The company will launch a series of initiatives tomorrow to continue its OpenSolaris campaign, which aims to release the source code to the Solaris operating system, to nurture an open-storage community and to spur development of storage management applications.
Today, storage systems are largely closed and proprietary, said John Fowler, executive vice president of the systems group at Sun. That was the case with servers in the past, he noted, but the field opened up when Advanced Micro Devices became a serious competitor to Intel’s dominance of the CPU market and when Linux emerged as an open-source server operating system.
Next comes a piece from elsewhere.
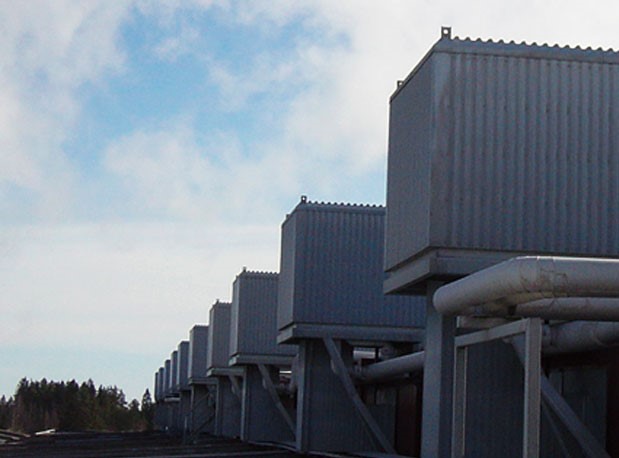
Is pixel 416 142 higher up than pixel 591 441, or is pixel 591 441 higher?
pixel 416 142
Stars of the dot-com era, such as Google and Yahoo, built their networks on open-source Linux. Others, meanwhile, including Novell and Red Hat, built or refocused their businesses on Linux-based operating systems and support.
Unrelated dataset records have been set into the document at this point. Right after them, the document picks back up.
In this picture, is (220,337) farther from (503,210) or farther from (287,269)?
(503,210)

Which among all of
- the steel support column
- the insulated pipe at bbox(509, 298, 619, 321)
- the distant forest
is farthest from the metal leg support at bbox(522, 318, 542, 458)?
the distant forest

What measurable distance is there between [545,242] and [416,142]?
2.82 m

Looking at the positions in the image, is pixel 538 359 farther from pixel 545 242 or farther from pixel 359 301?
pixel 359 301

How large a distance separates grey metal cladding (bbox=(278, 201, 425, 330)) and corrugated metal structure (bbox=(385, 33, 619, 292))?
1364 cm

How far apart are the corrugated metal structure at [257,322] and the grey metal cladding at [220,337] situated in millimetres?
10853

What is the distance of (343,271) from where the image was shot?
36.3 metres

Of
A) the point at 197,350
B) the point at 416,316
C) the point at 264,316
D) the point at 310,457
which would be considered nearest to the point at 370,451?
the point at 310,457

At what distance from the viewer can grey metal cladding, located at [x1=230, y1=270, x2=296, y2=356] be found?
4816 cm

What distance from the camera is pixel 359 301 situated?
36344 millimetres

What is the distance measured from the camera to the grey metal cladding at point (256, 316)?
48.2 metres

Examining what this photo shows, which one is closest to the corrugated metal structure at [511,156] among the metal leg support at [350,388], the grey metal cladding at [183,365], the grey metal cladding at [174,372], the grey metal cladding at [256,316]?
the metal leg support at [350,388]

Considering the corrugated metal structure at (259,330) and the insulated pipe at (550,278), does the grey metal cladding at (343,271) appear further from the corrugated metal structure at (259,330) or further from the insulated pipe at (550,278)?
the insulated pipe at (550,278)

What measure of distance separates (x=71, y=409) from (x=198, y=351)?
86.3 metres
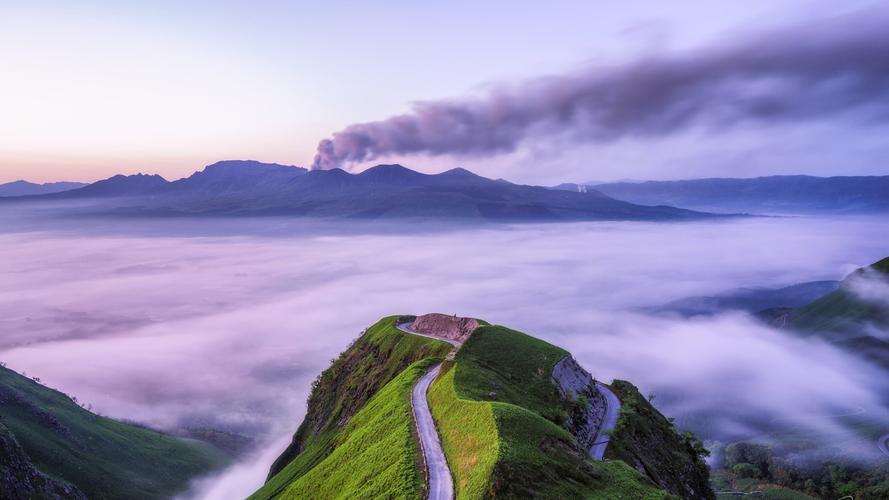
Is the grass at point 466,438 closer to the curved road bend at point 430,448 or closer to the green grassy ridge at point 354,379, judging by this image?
the curved road bend at point 430,448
“What we are doing is taking our products and technology, and we are going to lead storage through that same revolution,” said Fowler.
Sun is building into the open-source version of Solaris the core elements of storage software, he explained, indicating developer tools, recipes and how-to guides for creating various applications.
Developers in the 3,000-member OpenSolaris storage community will be able to develop storage software along a variety of paths, including 10Gb Ethernet, Fibre Channel or InfiniBand network communication; network-attached storage appliances; and RAID storage volume management. Fowler noted that those advanced technologies are core to the storage world and traditionally have come with a price tag in terms of both cost and vendor lock-in.
The OpenSolaris storage community is already working on more than 30 projects. DigiTar, a service for screening, securing and storing e-mail and other messaging technology, uses OpenSolaris for storage, explained CTO Jason Williams on his company blog.
“[OpenSolaris] allows you to build reliable storage out of commodity components, [so] you can build the storage architecture you need, instead of being held hostage by the one you can afford,” Williams wrote.